Se aproximó con precaución a través de una senda pedregosa por la que sólo podía pasar una persona o una acémila y, tras percibir que no había tropas francesas por los alrededores de la aldea, se acercó a las primeras casas.

Un aldeano salió de una paridera y al ver a Faria se mostró tan sorprendido como extrañado.

—Perdone, amigo. Me he perdido en estas montañas y ando desorientado. ¿Puede decirme dónde me encuentro?

El aldeano dudó ante Faria, que vestía su casaca azul de coronel aunque en tan penosas condiciones que parecía un pordiosero, pero enseguida dijo:

—Está usted en Aragón. Este pueblo se llama Zuriza; es el último pueblo del valle de Ansó. ¿Viene de Navarra o de Francia?

—Vengo de… Zaragoza. ¿Se ha enterado usted de lo que ha pasado allí?

—No, en los últimos cuatro meses no ha venido nadie por aquí. Hasta la semana pasada, la nieve cubría por completo los caminos. Eso ocurre todos los inviernos. Uno tras otro, aquí arriba quedamos aislados durante tres o cuatro meses del resto del valle.

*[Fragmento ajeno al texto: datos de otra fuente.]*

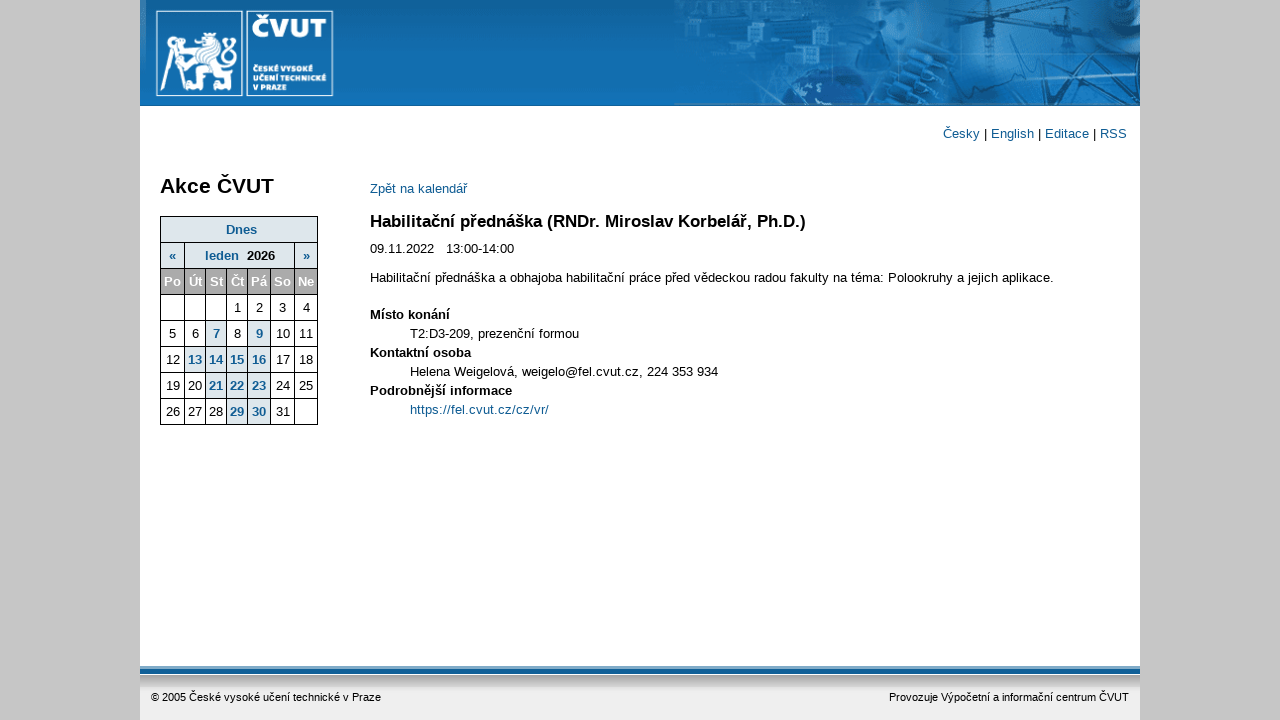

--- FILE ---
content_type: text/html; charset=UTF-8
request_url: https://akce.cvut.cz/?node=cal_item&idevent=7461&lang=cz
body_size: 6918
content:
    
<!DOCTYPE html PUBLIC "-//W3C//DTD XHTML 1.0 Strict//EN"
        "http://www.w3.org/TR/2000/REC-xhtml1-20000126/DTD/xhtml1-strict.dtd">
<html xmlns="http://www.w3.org/1999/xhtml" xml:lang="cs" lang="cs">
  <head>
    <title>Kalendář akcí ČVUT</title>
    <meta http-equiv="content-type" content="text/html; charset=utf-8" />
    <meta name="description" content="Kalendář akcí Českého vysokého učení technického v Praze" />
    <meta name="webmaster" content="webmaster@cvut.cz" />
    <meta name="viewport" content="width=device-width, initial-scale=1.0"/>
    <link href="styl/cal.css" type="text/css" rel="stylesheet" />
    <link href="styl/base.css" type="text/css" rel="stylesheet" />
    <link href="styl/cvut.css" type="text/css" rel="stylesheet" />
    <link rel="shortcut icon" href="styl/favicon.ico.gif" />
    <!-- SVN: $Id: head.tpl 18 2007-08-16 09:23:16Z abtris $  -->

    <script type="text/javascript">
      var gaJsHost = (("https:" == document.location.protocol) ? "https://ssl." : "http://www.");
      document.write(unescape("%3Cscript src='" + gaJsHost + "google-analytics.com/ga.js' type='text/javascript'%3E%3C/script%3E"));
    </script>
    <script type="text/javascript">
      var pageTracker = _gat._getTracker("UA-79221-26");
      pageTracker._initData();
      pageTracker._trackPageview();
    </script>

  </head>

  <body>
    <div id="box">
      <div id="head">
                  <a href="https://akce.cvut.cz/"><img src="styl/cvut_logo.png" alt="cvut_logo" /></a>
              </div> <!-- end head -->
      <div id="menu">
        <div class="user"><a href="?node=calendar">Česky</a> | <a href="?node=calendar&amp;lang=en">English</a> | <a href="https://akce.cvut.cz/?node=login">Editace</a> | <a href="?node=inforss">RSS</a></div>
 
      </div>
      <div id="main">
         

    <div id="leftcol">
      <h1>Akce ČVUT</h1>
    
    <table id="calendar" border="1" class="print">
      <tr>
        <th colspan="7">&nbsp;<a href="index.php?node=calendar&amp;year=2026&amp;month=1&amp;day=26&amp;lang=cz">Dnes</a></th>
      </tr>

      <tr>
        <th><a href="index.php?node=calendar&amp;month=12&amp;year=2025&amp;lang=cz">&laquo;</a></th>
        <th colspan="5">&nbsp;<a href="index.php?node=calendar&amp;year=2026&amp;month=1&amp;lang=cz">leden</a>&nbsp;&nbsp;2026&nbsp;</th>
        <th><a href="index.php?node=calendar&amp;month=2&amp;year=2026&amp;lang=cz">&raquo;</a></th>
      </tr>

      <tr align='center'>
        <th style='background:#ABABAB; color:white; font-weight:bold; width=210'>Po</th>
        <th style='background:#ABABAB; color:white; font-weight:bold; width=210'>Út</th>
        <th style='background:#ABABAB; color:white; font-weight:bold; width=210'>St</th>
        <th style='background:#ABABAB; color:white; font-weight:bold; width=210'>Čt</th>
        <th style='background:#ABABAB; color:white; font-weight:bold; width=210'>Pá</th>
        <th style='background:#ABABAB; color:white; font-weight:bold; width=210'>So</th>
        <th style='background:#ABABAB; color:white; font-weight:bold; width=210'>Ne</th>
      </tr>
      <tr align='center'>
        <td>&nbsp;</td>
        <td>&nbsp;</td>
        <td>&nbsp;</td>
        <td>1</td>
        <td>2</td>
        <td>3</td>
        <td>4</td>
      </tr>
      <tr align='center'>
        <td>5</td>
        <td>6</td>
        <td style='font-weight:bold; background:rgb(222, 231, 236);'><a href='index.php?node=calendar&amp;year=2026&amp;month=1&amp;day=7&amp;lang=cz'>7</a></td>
        <td>8</td>
        <td style='font-weight:bold; background:rgb(222, 231, 236);'><a href='index.php?node=calendar&amp;year=2026&amp;month=1&amp;day=9&amp;lang=cz'>9</a></td>
        <td>10</td>
        <td>11</td>
      </tr>
      <tr align='center'>
        <td>12</td>
        <td style='font-weight:bold; background:rgb(222, 231, 236);'><a href='index.php?node=calendar&amp;year=2026&amp;month=1&amp;day=13&amp;lang=cz'>13</a></td>
        <td style='font-weight:bold; background:rgb(222, 231, 236);'><a href='index.php?node=calendar&amp;year=2026&amp;month=1&amp;day=14&amp;lang=cz'>14</a></td>
        <td style='font-weight:bold; background:rgb(222, 231, 236);'><a href='index.php?node=calendar&amp;year=2026&amp;month=1&amp;day=15&amp;lang=cz'>15</a></td>
        <td style='font-weight:bold; background:rgb(222, 231, 236);'><a href='index.php?node=calendar&amp;year=2026&amp;month=1&amp;day=16&amp;lang=cz'>16</a></td>
        <td>17</td>
        <td>18</td>
      </tr>
      <tr align='center'>
        <td>19</td>
        <td>20</td>
        <td style='font-weight:bold; background:rgb(222, 231, 236);'><a href='index.php?node=calendar&amp;year=2026&amp;month=1&amp;day=21&amp;lang=cz'>21</a></td>
        <td style='font-weight:bold; background:rgb(222, 231, 236);'><a href='index.php?node=calendar&amp;year=2026&amp;month=1&amp;day=22&amp;lang=cz'>22</a></td>
        <td style='font-weight:bold; background:rgb(222, 231, 236);'><a href='index.php?node=calendar&amp;year=2026&amp;month=1&amp;day=23&amp;lang=cz'>23</a></td>
        <td>24</td>
        <td>25</td>
      </tr>
      <tr align='center'>
        <td>26</td>
        <td>27</td>
        <td>28</td>
        <td style='font-weight:bold; background:rgb(222, 231, 236);'><a href='index.php?node=calendar&amp;year=2026&amp;month=1&amp;day=29&amp;lang=cz'>29</a></td>
        <td style='font-weight:bold; background:rgb(222, 231, 236);'><a href='index.php?node=calendar&amp;year=2026&amp;month=1&amp;day=30&amp;lang=cz'>30</a></td>
        <td>31</td>
        <td>&nbsp;</td>
      </tr>

    </table>


    </div>
    <div id="maincol">
      <p><a href="index.php?node=calendar&amp;year=2026&amp;month=1&amp;lang=cz">Zpět na kalendář</a></p>
      <div id="event_item">
        <h3>Habilitační přednáška (RNDr. Miroslav Korbelář, Ph.D.)</h3>
        <p>
          09.11.2022          &nbsp;
          13:00-14:00
        </p>
        <p>
          Habilitační přednáška a obhajoba habilitační práce před vědeckou radou fakulty na téma: Polookruhy a jejich aplikace.
        </p>
        <dl>
          <dt>Místo konání</dt>
          <dd>T2:D3-209, prezenční formou</dd>



          <dt>Kontaktní osoba</dt>
          <dd>Helena Weigelová, weigelo@fel.cvut.cz, 224 353 934</dd>
          <dt>Podrobnější informace</dt>
                              <dd><a href="https://fel.cvut.cz/cz/vr/">https://fel.cvut.cz/cz/vr/</a></dd>
          
        </dl>
        <br />
      </div>
    </div>
    <br />
    <br style='clear:left;' />
    <br /> 
        <br class="clr" />
      </div><!-- end main -->

      <div id="footer">
                  <p>Provozuje Výpočetní a informační centrum ČVUT</p>
          <div>&copy; 2005 České vysoké učení technické v Praze</div>
              </div><!-- end footer -->
    </div> <!-- end box -->
  </body>
</html>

—Entonces, ¿no sabe nada de la guerra?

—¿La guerra?, ¿qué guerra?

—La guerra contra Francia.

—¡Ah, sí!, algo oímos. Los vecinos de este valle tenemos buenas relaciones con los franceses del otro lado de la montaña. El verano pasado nos dijeron que su rey, al que llaman Napoleón, quería conquistar todo el mundo, pero que nosotros no nos preocupáramos, que ellos respetarían nuestros acuerdos centenarios de paz. Hace siglos que nuestros antepasados firmaron unos pactos de ayuda mutua en caso de guerra entre España y Francia, que siempre hemos respetado. No, aunque los dos países estén en guerra, eso no es cosa nuestra.

Faria le explicó al aldeano de Zuriza lo que había pasado en España en los últimos meses: la destructiva invasión francesa, la guerra despiadada, la renuncia de Carlos IV a la corona, la proclamación de Fernando VII y su posterior abdicación, la vergüenza de la entrevista de Bayona, la proclamación de José I como rey intruso, los dos asedios de Zaragoza, la destrucción de la ciudad por los franceses… Le confesó que era coronel de la guardia de corps y que había escapado cuando lo llevaban preso a Francia. No estaba en condiciones de decir otra cosa, y ocultó su condición de conde de Castuera.

—¿Tiene usted hambre? —le preguntó el aldeano.

—Como un lobo. Hace semanas que no como otra cosa que tocino rancio, pan duro, queso mohoso, sopas de ajo y agua de arroz, y en los últimos cuatro días sólo me he alimentado con algunas raíces y frutos verdes en mi marcha por estas montañas.

Además, creo que tengo dos costillas rotas.

—Venga conmigo. Mi mujer le preparará algo caliente.

—¿Es usted un patriota? —le preguntó Francisco de Faria.

—¿Qué importa eso ahora?

Aquella aldea le pareció a Faria el mismísimo Paraíso.

Unos cuantos kilómetros al sur, dos naciones y millones de hombres estaban librando una guerra cruel y sangrienta, pero allá arriba, en lo más alto de las montañas, el aire parecía impregnado de una paz eterna.